Waic or Model Comparison for a big (hierarhical) model: memory efficient methods?

Ilan_Strauss · July 3, 2019, 4:12pm

Hi,

Is there a way to add_criterion in brms() using a memory efficient option, something comparable to the loo.function method. You see I have a large number of data points, around 300,000, and quite a few parameters (around 700). The model contains firms in countries across time, with random effects (at the country:year level) as well as fixed effects.

Alternatively, do you think it is `fine’ for model comparison purposes to either:

Use a sub-sample of the fitted model and calculate the WAIC on that; Or
Divide the fitted model into 3 sub-periods, say 1994-2001; 2002-2007; 2008-2017. And then look at the WAIC for each time period and compare the WAIC for these time periods across different models.

I know K-Fold is being recommended for hierarchical model comparisons but given the size of this model I am not sure if computationally feasible(?)

Many thanks,

jades · July 4, 2019, 6:17pm

Hi Ilan,

First, I’m not sure of the answer to your “add_criterion” question, but there are a couple of questions I have that you might want to think about.

700 parameters is a lot. Given that you could estimate these parameters as random effects, and use far less degrees of freedom, is there a particular reason you’re running these parameters as fixed?

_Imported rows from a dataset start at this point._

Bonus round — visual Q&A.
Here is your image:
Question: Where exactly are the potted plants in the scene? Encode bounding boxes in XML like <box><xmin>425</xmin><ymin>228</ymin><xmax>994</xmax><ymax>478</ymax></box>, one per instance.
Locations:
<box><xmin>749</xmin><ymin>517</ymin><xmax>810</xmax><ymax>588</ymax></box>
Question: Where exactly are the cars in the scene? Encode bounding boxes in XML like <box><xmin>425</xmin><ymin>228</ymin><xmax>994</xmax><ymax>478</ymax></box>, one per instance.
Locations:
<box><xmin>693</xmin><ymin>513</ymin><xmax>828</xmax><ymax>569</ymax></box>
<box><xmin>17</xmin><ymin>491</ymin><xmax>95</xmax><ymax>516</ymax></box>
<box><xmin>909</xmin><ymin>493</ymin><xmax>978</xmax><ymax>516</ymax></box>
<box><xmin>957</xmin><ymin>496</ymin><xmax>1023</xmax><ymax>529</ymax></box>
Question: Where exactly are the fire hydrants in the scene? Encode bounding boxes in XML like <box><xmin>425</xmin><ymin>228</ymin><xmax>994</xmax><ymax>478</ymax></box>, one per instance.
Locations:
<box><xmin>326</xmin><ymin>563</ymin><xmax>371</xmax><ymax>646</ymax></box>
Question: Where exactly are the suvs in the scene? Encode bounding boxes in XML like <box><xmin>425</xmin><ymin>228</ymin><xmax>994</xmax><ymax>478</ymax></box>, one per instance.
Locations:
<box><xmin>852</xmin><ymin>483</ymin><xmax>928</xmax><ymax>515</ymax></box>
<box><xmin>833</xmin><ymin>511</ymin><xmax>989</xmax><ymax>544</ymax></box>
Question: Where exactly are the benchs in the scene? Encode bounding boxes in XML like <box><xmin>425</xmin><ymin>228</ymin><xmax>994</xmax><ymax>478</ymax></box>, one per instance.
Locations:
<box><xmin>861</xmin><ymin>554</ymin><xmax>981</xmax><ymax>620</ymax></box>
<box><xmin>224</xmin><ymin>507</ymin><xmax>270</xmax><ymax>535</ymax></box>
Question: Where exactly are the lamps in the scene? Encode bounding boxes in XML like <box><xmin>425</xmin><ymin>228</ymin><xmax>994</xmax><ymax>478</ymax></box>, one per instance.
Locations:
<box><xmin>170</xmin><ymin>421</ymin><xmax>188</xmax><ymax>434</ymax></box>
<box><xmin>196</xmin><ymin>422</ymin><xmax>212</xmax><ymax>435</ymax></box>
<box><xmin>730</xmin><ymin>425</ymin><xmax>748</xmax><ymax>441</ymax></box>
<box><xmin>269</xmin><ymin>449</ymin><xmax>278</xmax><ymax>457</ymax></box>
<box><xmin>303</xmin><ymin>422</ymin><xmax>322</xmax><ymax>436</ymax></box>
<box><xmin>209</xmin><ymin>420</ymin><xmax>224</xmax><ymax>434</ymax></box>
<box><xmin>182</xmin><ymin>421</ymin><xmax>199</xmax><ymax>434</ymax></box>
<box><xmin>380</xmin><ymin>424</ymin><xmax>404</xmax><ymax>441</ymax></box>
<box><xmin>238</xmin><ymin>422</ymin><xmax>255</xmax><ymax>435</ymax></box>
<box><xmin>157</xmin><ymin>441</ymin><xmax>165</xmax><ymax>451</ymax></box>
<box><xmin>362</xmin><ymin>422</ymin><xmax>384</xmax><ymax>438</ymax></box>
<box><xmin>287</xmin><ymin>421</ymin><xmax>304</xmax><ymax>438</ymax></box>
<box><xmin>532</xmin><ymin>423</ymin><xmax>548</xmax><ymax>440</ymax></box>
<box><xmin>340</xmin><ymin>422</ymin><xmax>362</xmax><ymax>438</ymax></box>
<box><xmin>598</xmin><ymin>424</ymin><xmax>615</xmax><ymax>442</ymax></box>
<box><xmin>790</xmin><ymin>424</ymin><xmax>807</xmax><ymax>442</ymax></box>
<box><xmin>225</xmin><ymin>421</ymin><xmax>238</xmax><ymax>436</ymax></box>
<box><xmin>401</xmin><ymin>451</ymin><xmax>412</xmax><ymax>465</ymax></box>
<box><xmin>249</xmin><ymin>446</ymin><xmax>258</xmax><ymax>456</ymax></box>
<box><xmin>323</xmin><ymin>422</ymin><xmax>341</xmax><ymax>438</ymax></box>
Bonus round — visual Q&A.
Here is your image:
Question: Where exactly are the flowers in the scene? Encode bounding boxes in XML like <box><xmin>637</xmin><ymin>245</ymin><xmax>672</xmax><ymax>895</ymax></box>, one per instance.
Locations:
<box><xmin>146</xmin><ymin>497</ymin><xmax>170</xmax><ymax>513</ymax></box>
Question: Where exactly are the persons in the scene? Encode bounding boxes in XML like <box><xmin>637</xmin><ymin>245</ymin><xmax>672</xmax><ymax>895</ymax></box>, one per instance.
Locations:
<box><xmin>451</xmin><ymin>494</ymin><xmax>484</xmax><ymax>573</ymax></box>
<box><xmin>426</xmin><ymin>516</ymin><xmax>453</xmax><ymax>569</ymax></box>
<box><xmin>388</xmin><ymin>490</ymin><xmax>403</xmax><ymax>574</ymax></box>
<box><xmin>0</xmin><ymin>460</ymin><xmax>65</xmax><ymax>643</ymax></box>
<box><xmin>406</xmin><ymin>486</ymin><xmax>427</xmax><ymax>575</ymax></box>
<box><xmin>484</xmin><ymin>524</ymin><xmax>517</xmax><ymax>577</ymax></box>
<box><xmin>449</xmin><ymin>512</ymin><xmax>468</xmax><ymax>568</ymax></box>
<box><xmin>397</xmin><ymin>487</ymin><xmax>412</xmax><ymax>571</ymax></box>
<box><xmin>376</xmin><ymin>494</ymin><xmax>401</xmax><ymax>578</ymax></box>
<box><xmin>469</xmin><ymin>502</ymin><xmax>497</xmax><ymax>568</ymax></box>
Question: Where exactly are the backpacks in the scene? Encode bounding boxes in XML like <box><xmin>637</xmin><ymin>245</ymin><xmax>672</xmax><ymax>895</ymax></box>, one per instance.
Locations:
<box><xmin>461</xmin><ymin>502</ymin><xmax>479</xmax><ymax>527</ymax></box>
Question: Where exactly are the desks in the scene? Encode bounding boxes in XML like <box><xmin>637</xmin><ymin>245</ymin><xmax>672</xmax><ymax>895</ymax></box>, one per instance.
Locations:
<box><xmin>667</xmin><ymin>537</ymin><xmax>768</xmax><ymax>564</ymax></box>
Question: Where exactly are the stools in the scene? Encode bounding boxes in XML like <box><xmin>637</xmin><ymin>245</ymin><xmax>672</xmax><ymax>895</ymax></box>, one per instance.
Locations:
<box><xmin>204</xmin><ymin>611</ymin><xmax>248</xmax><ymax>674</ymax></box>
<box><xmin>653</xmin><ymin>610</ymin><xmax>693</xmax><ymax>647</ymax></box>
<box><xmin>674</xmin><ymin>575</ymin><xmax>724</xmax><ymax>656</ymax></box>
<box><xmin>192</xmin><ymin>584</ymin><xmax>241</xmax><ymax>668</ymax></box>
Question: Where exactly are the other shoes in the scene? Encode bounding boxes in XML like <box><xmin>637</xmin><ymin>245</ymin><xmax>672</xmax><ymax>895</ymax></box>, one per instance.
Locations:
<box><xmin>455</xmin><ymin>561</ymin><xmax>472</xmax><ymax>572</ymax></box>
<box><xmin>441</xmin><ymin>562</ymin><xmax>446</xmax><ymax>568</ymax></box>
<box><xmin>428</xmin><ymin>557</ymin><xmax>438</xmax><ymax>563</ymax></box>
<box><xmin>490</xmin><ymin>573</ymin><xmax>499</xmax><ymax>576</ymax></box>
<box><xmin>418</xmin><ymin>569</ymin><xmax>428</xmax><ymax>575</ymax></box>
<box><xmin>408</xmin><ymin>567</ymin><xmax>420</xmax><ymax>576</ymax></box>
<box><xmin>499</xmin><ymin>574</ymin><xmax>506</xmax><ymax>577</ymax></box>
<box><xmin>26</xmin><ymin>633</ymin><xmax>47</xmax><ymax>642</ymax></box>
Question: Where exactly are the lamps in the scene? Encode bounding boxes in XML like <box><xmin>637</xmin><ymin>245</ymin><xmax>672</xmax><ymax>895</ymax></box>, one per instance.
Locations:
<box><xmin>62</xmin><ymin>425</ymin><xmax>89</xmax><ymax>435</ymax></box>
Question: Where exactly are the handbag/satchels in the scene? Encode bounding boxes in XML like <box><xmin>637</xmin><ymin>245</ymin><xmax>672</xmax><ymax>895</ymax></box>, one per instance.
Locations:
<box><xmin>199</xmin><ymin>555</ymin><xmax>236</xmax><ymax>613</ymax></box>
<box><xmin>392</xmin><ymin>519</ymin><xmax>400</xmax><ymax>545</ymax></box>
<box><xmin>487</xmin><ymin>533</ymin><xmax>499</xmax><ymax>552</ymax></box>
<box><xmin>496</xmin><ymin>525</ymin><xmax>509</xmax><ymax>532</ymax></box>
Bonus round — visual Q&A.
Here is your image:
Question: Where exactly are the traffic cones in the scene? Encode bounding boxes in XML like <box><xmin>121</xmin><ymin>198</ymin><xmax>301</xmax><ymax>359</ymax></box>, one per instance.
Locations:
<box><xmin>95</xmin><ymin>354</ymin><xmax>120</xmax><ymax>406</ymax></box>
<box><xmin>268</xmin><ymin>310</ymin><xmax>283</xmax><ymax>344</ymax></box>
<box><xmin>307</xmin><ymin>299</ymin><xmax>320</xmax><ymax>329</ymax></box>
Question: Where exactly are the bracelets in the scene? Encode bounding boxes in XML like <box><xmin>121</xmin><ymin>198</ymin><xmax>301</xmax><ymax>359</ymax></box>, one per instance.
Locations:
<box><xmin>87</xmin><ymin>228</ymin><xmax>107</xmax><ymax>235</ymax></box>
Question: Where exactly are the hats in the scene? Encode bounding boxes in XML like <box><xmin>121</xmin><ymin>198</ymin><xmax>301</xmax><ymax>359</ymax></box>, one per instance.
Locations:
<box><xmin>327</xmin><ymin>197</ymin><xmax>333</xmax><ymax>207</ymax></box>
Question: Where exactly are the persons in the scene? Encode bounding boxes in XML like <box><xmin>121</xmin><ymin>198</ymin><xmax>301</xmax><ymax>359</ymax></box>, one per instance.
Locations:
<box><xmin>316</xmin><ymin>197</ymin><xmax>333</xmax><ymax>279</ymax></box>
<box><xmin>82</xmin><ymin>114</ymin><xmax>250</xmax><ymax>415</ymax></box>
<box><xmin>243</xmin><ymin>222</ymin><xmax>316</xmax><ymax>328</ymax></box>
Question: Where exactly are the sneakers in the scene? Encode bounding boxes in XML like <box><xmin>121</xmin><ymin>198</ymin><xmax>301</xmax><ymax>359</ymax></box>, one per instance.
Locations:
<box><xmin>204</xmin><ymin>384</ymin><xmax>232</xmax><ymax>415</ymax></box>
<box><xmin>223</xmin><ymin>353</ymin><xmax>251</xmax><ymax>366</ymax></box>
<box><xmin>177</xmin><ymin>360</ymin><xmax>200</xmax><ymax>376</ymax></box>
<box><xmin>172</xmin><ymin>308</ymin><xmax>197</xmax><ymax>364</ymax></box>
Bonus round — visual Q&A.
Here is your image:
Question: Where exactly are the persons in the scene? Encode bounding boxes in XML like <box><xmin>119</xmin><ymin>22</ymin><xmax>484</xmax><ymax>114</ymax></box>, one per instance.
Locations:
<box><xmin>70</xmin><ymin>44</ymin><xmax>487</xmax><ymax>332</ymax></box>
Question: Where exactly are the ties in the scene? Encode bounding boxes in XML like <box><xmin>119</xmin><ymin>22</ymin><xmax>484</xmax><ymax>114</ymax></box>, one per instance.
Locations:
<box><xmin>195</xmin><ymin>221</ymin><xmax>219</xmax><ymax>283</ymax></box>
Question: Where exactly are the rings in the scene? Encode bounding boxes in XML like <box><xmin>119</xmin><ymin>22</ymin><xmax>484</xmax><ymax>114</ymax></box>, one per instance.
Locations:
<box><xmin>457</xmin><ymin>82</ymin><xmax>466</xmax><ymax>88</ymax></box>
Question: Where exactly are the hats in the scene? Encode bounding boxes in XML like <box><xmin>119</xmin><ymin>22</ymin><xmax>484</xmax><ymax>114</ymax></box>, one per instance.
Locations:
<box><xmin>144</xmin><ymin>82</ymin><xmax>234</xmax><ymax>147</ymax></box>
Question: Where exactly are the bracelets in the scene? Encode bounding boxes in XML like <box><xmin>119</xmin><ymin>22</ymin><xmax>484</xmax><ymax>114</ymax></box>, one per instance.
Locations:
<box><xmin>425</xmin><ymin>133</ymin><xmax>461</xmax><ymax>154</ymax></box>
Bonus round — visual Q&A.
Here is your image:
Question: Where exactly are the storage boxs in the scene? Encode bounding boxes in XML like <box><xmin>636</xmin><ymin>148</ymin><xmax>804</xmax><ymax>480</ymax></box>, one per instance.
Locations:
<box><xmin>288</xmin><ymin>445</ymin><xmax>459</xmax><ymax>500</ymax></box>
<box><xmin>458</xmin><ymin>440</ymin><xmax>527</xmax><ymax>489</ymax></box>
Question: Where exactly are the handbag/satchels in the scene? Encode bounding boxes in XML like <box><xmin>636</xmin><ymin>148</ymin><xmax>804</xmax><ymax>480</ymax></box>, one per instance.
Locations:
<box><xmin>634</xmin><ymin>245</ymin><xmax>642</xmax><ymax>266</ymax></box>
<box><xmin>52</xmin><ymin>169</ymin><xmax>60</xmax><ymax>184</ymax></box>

Regarding time, it depends on your data. If your data points are divided evenly over the 25 year period, and you’re making it categorical (with 3 periods), you’re losing good data. Why not run time as a fixed-effect with a random slope of time? (It’s not clear what your variable is within firm; is that continuous or categorical; is that your dv or iv?)

If you’re looking to do k-fold, I haven’t found a way to do a multiple time-series outside of brms, but I also don’t know how to do it in brms (I’m now learning brms).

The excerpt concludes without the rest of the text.